Non scalar Tensor behaviour in Torch.tensor.backward()

Hi guys,

I am struggliing to understand the behaviour of non scalar Tensors when backward is called on them.


import torch

a = torch.Tensor([1,2,3])
a.requires_grad = True
b = 2*a

b.backward(gradient=torch.Tensor([1, 1, 1]))

a.grad
Out[100]: tensor([ 2., 2., 2.])

What is the value in a.grad?
Is it <db1/da1, db2/da2, db3/da3>? Then what is the purpose of the gradient argument.
If you leave the gradient argument with size 1 it gives a scalar in a.grad.


a = torch.Tensor([1,2,3])
a.requires_grad = True
b = 2*a

b.backward(gradient=torch.Tensor([1]))

a.grad
tensor([ 2.])

What is this scalar representing, as the gradient is a vector?

It would be great if someone can bring more light on this.

Regards,
Deyan

If I call gO = torch.Tensor([1,1,1]) the tensor you give to the backward() function, the a.grad contains:
<gO[0] * db1/da1 + gO[1] * db2/da1 + gO[2] * db3/da1, gO[0] * db1/da2 + gO[1] * db2/da2 + gO[2] * db3/da2, gO[0] * db1/da3 + gO[1] * db2/da3 + gO[2] * db3/da3>.
In you particular case, b is the element-wise product of a and 2 so dbi/daj is 0 if i != j and 2 if i==j. So it will boil down in your case to <12 + 10 + 10, 10 + 12 + 10, 10 + 10 + 1*2> = <2, 2, 2>.

1 Like

Thanks albanD! That makes sense in the case when g0 is of length equal to the length of b. Do you know what happens when g0 is of length 1 and why is a.grad of length 1 then?

It is a bit of a shame that this isn’t written in the official documentation. A formula is worth a thousand words!

Hi,

gO has to be equal to the length of b. If you have b with a single value, doing b.backward() is a convenient way to write b.backward(torch.Tensor[1]).

The fact that you can give a gradient with a different size than the element is a bug and will give undefined behaviour.
@apaszke checks should be added to make sure that the sizes matter here right?

▶ _Given information_:

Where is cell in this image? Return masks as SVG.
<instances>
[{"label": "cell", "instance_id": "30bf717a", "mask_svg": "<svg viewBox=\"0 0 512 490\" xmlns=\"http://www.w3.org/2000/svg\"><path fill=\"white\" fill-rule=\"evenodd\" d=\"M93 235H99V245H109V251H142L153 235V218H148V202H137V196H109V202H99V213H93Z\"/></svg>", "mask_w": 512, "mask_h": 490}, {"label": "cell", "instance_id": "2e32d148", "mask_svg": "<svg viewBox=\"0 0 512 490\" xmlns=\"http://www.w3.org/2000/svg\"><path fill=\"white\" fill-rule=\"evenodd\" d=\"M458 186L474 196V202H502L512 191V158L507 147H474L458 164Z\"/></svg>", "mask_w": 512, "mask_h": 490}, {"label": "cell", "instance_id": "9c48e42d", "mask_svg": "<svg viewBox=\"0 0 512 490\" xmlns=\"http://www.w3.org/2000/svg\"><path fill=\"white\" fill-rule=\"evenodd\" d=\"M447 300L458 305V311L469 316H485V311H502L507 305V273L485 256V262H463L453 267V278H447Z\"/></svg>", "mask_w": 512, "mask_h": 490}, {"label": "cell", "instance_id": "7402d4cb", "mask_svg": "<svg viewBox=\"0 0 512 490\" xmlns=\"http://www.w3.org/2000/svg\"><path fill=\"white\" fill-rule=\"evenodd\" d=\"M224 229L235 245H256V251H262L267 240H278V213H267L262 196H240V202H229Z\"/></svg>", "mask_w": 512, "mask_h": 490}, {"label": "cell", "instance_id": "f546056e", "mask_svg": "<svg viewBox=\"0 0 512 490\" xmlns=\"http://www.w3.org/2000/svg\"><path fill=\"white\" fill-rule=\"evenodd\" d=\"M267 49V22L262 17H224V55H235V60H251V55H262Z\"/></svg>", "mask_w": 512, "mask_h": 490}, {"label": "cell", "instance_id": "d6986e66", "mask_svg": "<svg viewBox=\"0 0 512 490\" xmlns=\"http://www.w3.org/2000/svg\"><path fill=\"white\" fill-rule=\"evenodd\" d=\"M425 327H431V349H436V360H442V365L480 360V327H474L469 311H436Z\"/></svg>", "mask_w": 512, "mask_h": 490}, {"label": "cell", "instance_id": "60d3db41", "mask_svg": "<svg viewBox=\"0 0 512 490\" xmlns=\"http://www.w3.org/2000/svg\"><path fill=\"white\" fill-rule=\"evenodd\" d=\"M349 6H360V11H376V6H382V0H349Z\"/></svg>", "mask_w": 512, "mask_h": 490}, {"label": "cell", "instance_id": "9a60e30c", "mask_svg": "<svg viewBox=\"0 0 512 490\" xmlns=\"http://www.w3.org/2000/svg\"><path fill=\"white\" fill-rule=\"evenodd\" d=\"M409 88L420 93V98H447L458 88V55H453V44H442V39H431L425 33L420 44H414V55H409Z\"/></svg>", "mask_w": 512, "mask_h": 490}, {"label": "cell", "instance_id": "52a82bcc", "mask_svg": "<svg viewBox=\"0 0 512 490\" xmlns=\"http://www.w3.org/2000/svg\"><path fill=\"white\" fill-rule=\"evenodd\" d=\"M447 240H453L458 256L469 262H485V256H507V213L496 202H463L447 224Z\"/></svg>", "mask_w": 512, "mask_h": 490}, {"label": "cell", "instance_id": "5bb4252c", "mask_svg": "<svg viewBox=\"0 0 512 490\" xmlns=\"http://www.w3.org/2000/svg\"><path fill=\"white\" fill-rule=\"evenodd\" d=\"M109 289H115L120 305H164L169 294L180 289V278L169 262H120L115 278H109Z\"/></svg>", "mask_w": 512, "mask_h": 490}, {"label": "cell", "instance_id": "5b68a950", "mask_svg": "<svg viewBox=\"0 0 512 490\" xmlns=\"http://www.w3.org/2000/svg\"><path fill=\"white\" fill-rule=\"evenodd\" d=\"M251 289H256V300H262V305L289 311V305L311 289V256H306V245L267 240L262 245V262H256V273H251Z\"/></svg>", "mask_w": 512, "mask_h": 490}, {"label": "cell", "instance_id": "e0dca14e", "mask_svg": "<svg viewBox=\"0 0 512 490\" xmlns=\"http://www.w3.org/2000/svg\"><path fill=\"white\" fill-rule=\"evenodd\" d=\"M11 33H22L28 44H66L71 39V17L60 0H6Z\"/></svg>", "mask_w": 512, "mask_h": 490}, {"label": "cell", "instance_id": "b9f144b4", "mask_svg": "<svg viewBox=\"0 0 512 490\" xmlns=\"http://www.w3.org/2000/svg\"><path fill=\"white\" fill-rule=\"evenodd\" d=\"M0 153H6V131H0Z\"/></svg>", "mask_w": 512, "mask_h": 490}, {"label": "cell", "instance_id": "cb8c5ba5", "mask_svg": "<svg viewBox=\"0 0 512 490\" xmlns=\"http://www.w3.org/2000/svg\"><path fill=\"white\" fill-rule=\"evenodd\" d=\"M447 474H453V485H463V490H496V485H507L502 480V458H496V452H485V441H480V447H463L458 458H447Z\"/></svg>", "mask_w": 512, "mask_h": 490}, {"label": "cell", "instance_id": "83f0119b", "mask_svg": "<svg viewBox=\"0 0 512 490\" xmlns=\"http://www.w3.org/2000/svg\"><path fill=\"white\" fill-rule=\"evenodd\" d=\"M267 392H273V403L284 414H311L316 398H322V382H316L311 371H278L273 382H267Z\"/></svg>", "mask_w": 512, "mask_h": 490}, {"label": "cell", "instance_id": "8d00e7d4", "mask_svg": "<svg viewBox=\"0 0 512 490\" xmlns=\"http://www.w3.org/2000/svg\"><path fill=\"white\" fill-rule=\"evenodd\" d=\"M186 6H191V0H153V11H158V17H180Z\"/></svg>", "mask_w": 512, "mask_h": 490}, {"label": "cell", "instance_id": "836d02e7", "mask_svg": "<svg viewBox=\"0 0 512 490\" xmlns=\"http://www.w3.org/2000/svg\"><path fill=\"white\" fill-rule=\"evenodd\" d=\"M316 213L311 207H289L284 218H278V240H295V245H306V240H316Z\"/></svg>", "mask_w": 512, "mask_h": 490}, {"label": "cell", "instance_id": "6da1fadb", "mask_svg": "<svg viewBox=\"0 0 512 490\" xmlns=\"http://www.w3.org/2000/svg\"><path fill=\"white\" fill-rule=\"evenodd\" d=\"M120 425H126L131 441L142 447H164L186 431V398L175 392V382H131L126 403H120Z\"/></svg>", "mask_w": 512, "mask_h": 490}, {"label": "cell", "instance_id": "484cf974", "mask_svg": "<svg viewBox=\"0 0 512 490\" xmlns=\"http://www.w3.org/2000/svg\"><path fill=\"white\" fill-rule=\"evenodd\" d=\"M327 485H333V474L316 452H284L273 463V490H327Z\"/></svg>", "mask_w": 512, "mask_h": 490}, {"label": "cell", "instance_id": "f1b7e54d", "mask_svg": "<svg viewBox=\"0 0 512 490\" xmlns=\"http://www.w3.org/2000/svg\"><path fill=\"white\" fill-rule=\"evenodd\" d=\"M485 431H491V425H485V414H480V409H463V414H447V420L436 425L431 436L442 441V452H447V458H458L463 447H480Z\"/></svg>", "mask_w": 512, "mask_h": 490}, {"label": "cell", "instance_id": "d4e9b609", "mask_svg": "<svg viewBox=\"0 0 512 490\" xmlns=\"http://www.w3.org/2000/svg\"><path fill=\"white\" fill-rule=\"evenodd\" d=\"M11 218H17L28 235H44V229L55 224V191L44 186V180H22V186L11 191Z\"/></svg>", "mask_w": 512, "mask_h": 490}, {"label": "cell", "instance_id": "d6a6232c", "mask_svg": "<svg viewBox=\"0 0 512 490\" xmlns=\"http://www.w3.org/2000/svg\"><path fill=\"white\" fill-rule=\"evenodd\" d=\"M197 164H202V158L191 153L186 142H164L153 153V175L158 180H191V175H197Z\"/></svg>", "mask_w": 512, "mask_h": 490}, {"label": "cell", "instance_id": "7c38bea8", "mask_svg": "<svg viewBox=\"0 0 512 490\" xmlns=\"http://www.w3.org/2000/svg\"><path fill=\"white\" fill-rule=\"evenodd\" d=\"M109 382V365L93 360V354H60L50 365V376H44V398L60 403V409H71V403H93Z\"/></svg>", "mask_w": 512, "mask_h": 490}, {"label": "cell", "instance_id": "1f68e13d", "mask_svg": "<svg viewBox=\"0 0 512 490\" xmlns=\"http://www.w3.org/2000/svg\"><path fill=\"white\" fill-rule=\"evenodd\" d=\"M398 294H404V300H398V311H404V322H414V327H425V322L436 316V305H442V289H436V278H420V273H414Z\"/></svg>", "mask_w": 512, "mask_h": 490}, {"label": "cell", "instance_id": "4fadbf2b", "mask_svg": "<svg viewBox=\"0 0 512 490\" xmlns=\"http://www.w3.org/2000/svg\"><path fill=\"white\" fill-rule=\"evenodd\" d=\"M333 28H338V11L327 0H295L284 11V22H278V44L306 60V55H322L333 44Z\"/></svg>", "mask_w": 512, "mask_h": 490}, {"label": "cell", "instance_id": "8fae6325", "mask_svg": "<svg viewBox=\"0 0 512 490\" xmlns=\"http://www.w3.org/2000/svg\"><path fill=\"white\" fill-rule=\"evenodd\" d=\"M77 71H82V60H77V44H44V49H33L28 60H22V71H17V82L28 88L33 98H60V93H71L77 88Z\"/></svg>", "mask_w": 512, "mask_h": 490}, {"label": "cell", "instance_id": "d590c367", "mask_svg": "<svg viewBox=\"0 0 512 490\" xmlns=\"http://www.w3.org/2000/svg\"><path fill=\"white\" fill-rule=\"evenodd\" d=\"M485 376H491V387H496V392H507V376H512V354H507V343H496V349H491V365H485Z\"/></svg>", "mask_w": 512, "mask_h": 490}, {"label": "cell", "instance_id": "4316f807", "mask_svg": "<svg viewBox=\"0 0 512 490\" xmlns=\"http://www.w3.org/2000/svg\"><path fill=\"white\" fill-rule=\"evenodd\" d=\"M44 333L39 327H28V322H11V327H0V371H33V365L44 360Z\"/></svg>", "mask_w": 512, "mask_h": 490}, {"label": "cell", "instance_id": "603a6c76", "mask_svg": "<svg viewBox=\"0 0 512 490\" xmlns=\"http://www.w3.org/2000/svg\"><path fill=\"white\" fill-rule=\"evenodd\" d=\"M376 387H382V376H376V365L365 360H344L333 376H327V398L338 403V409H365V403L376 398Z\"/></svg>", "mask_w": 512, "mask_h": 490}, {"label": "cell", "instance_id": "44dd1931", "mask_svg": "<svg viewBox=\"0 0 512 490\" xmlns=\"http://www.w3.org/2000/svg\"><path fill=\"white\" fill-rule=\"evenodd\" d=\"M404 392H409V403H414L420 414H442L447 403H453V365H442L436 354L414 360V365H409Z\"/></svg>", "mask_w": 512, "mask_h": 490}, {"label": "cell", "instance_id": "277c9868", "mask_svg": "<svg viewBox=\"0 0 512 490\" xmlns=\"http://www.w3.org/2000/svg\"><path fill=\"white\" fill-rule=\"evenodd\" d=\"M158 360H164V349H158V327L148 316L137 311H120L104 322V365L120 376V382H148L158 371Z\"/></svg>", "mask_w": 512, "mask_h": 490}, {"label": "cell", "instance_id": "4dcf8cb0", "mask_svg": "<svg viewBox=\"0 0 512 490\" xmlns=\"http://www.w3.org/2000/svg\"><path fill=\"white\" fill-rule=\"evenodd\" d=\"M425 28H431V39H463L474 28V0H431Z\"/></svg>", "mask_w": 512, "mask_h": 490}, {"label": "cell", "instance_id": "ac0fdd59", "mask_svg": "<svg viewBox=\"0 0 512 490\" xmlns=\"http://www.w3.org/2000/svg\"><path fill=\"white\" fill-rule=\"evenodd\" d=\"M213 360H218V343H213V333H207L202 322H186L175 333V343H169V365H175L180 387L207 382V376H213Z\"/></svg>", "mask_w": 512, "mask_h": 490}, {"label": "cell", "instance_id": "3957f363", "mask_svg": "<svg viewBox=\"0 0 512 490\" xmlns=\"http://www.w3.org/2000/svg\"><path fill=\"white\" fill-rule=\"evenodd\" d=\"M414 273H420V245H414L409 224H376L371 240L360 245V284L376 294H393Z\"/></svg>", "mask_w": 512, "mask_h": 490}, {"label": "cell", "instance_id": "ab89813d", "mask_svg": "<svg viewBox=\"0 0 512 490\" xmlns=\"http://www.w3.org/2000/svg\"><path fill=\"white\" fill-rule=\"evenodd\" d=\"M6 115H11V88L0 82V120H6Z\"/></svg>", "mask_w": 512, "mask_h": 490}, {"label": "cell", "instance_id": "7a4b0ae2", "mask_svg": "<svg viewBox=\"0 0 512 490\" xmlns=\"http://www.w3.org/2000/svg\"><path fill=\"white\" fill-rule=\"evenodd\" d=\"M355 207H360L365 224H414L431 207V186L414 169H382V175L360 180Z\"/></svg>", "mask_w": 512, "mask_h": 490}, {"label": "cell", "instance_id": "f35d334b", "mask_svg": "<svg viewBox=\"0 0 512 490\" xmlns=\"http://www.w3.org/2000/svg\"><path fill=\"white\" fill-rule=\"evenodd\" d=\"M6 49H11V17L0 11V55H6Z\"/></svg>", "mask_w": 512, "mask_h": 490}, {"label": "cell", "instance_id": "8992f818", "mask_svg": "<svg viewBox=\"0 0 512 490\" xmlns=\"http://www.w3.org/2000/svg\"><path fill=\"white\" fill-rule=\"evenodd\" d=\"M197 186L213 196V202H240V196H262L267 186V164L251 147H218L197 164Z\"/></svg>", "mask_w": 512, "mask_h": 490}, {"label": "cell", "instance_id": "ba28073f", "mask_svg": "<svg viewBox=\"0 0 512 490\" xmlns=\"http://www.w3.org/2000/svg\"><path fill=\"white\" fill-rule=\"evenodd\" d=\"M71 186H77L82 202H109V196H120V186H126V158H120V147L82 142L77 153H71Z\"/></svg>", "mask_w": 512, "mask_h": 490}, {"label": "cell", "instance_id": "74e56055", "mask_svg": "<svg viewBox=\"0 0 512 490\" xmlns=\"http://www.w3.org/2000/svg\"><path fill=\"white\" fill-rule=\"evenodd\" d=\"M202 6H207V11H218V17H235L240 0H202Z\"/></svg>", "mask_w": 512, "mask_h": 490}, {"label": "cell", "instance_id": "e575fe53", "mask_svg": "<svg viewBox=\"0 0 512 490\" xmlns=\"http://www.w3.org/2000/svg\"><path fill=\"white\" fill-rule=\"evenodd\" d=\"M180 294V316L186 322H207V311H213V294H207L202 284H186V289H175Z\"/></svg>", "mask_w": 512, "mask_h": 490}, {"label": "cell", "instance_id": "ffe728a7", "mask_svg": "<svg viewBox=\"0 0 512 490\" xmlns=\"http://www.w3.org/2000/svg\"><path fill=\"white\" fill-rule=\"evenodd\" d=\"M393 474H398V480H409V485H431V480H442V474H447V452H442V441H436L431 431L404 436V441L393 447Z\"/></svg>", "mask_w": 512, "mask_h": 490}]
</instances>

▶ _Required action A_: Reproduce the part of the forum thread on non-scalar backward between "Is it <db1/da1, db2/da2, db3/da3>?" and "b.backward(gradient=torch.Tensor([1]))", inclusive.
▶ _Required action B_: Based on the forum thread on non-scalar backward, decide whether each statement agrees with it. Answer yes or no for each and quote the words that decide it. (i) In the first code example, a.grad comes out as a tensor of three 2s. (ii) Passing a size-1 gradient for a three-element b is described as intended, supported behavior. (iii) For a b holding a single value, calling b.backward() with no argument is described as a shorthand.

▶ _Exercise solution A_:
Is it <db1/da1, db2/da2, db3/da3>? Then what is the purpose of the gradient argument.
If you leave the gradient argument with size 1 it gives a scalar in a.grad.


a = torch.Tensor([1,2,3])
a.requires_grad = True
b = 2*a

b.backward(gradient=torch.Tensor([1]))

▶ _Exercise solution B_:
(i) Yes: "Out[100]: tensor([ 2., 2., 2.])"
(ii) No: "The fact that you can give a gradient with a different size than the element is a bug and will give undefined behaviour."
(iii) Yes: "If you have b with a single value, doing b.backward() is a convenient way to write b.backward(torch.Tensor[1])."